ВАША ЗАДАЧА: Повторите дословно отрывок из воспоминаний об отъезде из России: от слов «Некоторые подробности моей» до слов «конце горбачевского времени.» включительно.

ТЕКСТ ДЛЯ АНАЛИЗА:
==============================
Когда начался очередной исход

11 марта, 2024 8:17 дп

Мэйдэй

Михаил Кацнельсон:

*Как я уезжал из России* (текст старый, выкладывается с купюрами)

Некоторые подробности моей жизни в 1980-90е можно найти в тексте про Сашу Трефилова. В двух словах (если нет желания продираться через очень много букв) — вот что я представлял из себя в конце горбачевского времени.
В 1991 году мне было тридцать четыре года. Я был доктор наук (докторскую защитил в 1985 году в возрасте 28 лет, став самым молодым — на то время — доктором наук-физиком в СССР). Я был лауреат премии Ленинского Комсомола (1988 год). У меня вышла с Вонсовским книга, «Квантовая физика твердого тела» (на русском — в 1983 году, на английском — в 1989). С 1988 года я внезапно стал ездить на международные конференции и просто на работу за границу, ежегодно, и в хорошие места. Конечно, мое провинциальное происхождение (не из МФТИ/МИФИ/МГУ, и даже не из Новосибирска) мне мешало, но это компенсировалось связями с Курчатовским институтом и поддержкой двух влиятельных академиков — С.В.Вонсовского и С.Т.Беляева.
==============================
ФРАГМЕНТ ДАННЫХ:
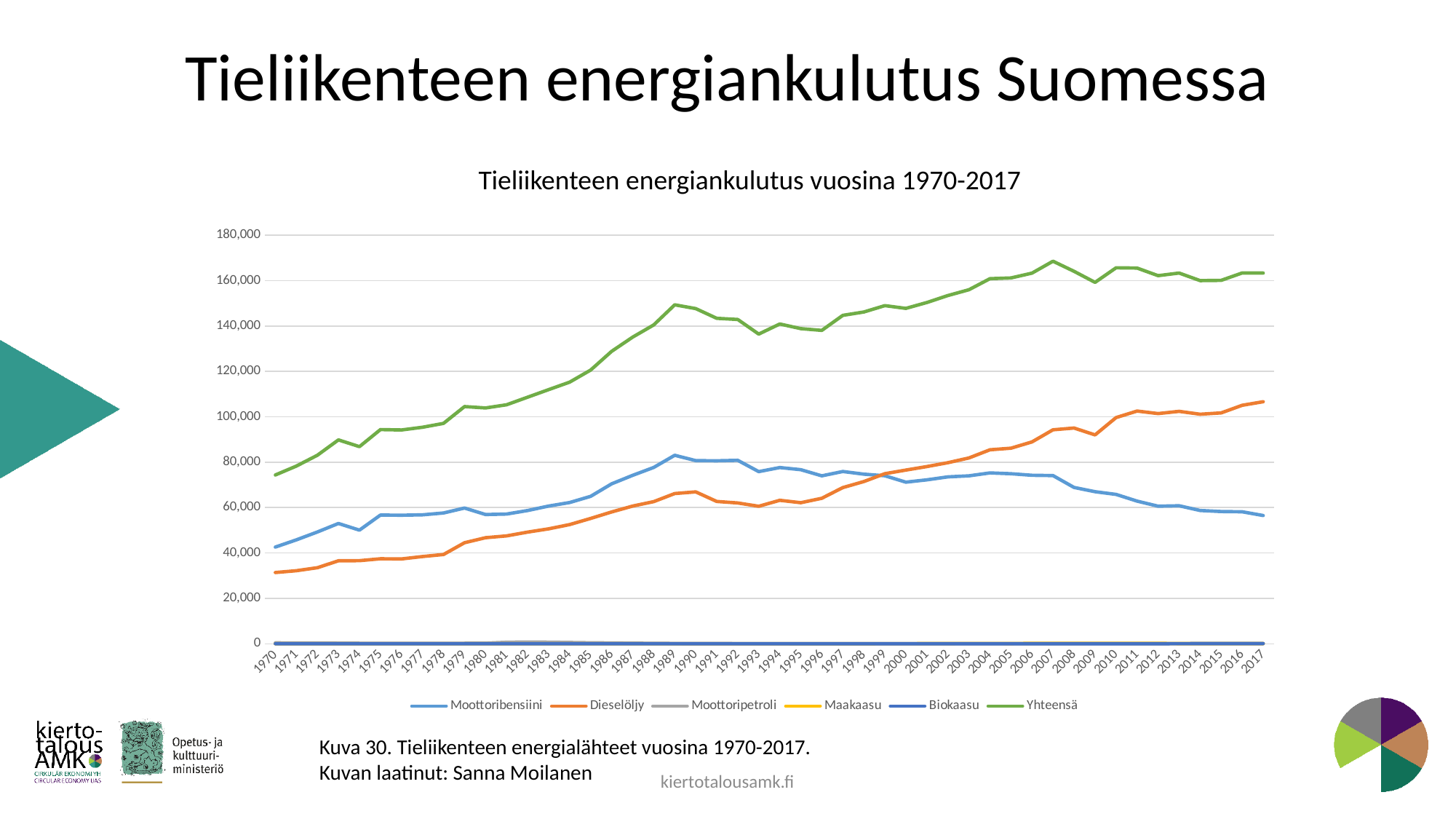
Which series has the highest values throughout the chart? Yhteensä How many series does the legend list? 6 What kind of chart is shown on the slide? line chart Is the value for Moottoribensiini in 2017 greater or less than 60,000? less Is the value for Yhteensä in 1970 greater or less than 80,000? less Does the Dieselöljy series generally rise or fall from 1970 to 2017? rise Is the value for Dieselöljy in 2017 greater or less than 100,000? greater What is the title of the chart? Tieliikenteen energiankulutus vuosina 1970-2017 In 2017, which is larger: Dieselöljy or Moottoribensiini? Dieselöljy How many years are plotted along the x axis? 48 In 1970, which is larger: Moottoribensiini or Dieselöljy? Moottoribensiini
==============================
ВЫПОЛНЕННОЕ ЗАДАНИЕ:
Некоторые подробности моей жизни в 1980-90е можно найти в тексте про Сашу Трефилова. В двух словах (если нет желания продираться через очень много букв) — вот что я представлял из себя в конце горбачевского времени.